Q: I want to build a ground floor rear extension, 6 or 8 metres long. I understand that we have PD (Permitted Development Rights) to do this, meaning I do not need to apply or planning permission – so can I just build it?
The short answer is: No. You cannot build your extension without first applying for a Prior Notification.
The long answer is: Under the permitted development rights, the original (as it stood in or prior to 1948) rear wall of a detached house can be extended up to 8 metres in depth with a single storey extension, and up to 6 metres if you live in a semi-detached or terrace house. First you need to establish that your house has PD rights. Some homes are in a conservation area or designated land, including other “protected” areas, such as National Parks, areas of outstanding natural beauty, the Norfolk or Suffolk Broads or a World Heritage Site/Listed building. Some local authorities may also have removed PD rights by introducing an Article 4 direction for your house/area. In these cases, you will not have PD rights on your property, and you will need to apply for planning permission for works that would normally be covered under PD. However, even in those areas you can still build a 3- or 4-metre rear extension, depending on if you live in a semidetached or terrace house.

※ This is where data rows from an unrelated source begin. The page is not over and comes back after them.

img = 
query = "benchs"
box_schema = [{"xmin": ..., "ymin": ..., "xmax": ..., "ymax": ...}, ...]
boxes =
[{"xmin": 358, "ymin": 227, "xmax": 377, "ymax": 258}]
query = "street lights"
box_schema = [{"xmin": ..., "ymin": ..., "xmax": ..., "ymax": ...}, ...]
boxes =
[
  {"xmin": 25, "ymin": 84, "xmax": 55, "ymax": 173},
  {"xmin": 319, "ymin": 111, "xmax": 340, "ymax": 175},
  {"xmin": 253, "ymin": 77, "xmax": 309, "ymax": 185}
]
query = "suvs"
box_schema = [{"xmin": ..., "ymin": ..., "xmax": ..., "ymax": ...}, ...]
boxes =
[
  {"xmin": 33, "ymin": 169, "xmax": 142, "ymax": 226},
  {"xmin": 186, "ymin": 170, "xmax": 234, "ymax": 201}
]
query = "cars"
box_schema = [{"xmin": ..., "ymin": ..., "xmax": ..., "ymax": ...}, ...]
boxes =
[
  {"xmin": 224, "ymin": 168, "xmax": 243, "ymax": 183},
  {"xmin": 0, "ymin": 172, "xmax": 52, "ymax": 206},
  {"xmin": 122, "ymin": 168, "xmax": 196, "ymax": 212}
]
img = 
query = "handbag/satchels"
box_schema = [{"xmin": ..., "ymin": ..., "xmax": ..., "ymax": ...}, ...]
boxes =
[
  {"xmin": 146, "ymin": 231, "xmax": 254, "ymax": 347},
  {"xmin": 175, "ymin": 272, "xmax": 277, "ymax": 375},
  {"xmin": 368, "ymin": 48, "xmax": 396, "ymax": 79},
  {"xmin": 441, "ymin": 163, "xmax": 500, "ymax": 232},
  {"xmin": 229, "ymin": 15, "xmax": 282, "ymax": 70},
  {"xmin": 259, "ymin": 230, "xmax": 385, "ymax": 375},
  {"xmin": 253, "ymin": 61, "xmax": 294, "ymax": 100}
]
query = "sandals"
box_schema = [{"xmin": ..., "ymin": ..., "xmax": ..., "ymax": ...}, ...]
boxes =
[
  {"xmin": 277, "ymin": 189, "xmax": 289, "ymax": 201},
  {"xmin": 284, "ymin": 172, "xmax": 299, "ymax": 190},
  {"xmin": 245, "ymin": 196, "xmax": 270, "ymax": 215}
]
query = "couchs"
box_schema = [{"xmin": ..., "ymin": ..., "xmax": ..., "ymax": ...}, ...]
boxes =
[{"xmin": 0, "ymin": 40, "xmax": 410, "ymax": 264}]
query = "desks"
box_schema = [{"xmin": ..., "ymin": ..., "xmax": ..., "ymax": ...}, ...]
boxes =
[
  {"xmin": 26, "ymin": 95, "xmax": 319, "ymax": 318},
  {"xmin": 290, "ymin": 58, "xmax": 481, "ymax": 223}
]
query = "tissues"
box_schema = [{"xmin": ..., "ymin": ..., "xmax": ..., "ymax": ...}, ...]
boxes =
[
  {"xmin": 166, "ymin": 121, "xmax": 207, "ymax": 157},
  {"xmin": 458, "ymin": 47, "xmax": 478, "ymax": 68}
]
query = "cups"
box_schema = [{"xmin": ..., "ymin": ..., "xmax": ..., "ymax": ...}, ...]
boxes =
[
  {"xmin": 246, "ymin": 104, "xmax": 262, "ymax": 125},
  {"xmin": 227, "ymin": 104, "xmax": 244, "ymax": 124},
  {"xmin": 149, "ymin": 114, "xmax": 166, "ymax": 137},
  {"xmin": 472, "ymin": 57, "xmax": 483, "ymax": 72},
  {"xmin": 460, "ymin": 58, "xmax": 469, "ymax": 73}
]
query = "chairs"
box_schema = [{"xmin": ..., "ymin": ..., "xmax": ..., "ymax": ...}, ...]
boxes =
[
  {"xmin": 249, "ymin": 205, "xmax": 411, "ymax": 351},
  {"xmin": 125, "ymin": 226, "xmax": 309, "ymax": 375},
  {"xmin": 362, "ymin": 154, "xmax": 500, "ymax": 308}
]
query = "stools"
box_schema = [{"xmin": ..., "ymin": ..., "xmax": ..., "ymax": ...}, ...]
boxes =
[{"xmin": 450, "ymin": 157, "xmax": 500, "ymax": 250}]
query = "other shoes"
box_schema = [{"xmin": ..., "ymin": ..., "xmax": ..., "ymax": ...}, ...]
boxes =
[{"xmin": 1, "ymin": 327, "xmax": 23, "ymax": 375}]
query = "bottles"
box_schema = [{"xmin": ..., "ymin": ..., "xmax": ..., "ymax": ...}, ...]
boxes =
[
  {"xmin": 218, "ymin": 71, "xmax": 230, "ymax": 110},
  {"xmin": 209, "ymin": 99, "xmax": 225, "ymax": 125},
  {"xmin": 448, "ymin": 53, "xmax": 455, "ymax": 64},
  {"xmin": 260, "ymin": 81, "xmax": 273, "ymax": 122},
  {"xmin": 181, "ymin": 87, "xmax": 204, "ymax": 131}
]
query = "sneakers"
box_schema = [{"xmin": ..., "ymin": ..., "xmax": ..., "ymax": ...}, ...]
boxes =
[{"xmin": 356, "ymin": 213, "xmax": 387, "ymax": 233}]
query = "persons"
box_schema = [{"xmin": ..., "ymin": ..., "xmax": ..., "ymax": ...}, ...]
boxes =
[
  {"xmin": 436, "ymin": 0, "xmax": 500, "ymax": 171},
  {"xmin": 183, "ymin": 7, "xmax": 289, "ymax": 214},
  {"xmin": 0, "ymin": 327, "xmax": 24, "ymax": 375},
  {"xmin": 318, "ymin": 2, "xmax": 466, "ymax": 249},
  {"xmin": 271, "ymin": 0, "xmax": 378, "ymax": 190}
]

Flats, maisonettes or any other types of building other than a single dwelling house, do not have the PD rights at all. This means that you won’t be able to build your extension, or any type of extension (even a shed in the back garden), without full planning permission. Also, be aware that if your property has an enforcement notice, it will not have the benefit of any PD rights.
How do I apply?
Before building a 6-metre (on a semi-detached or terrace house) or 8-metre (on a detached house) single storey rear extension you will need to apply for prior approval/notification to the local council, informing them that you are wanting to build this extension. You will also need to supply a full pack of existing and proposed drawings, including sizes and elevations. The council will send notification to the neighbouring properties with which your house shares boundaries (adjoining and rear neighbours) for the proposed development.
If no objections are received from the neighbours, you automatically get approval after 42 days. If any objections are received from the neighbours then the council will evaluate the impact cause to the neighbouring properties in terms of daylight/sunlight, loss of privacy or outlook. You may need to demonstrate that there is no harm caused to the neighbouring properties from the proposed development.
After you receive your decision of approval for the extension, you will need to get engineering and building regulation drawings and submit those to building control (either using the council or a private building control firm).
The above requirement for building control is for any type of structural work, even redoing your roof or a small 3-metre back extension.
When should I submit my application to the building control?
The building control application, as well as the drawings, must be submitted at least five days before commencing the works. This is called an “Initial Notice.” Once you have received approval from building control, you can start the construction. It’s also beneficial to have a chat with a party wall surveyor before starting any structural works, especially if you are intending to build on the boundary or close to it.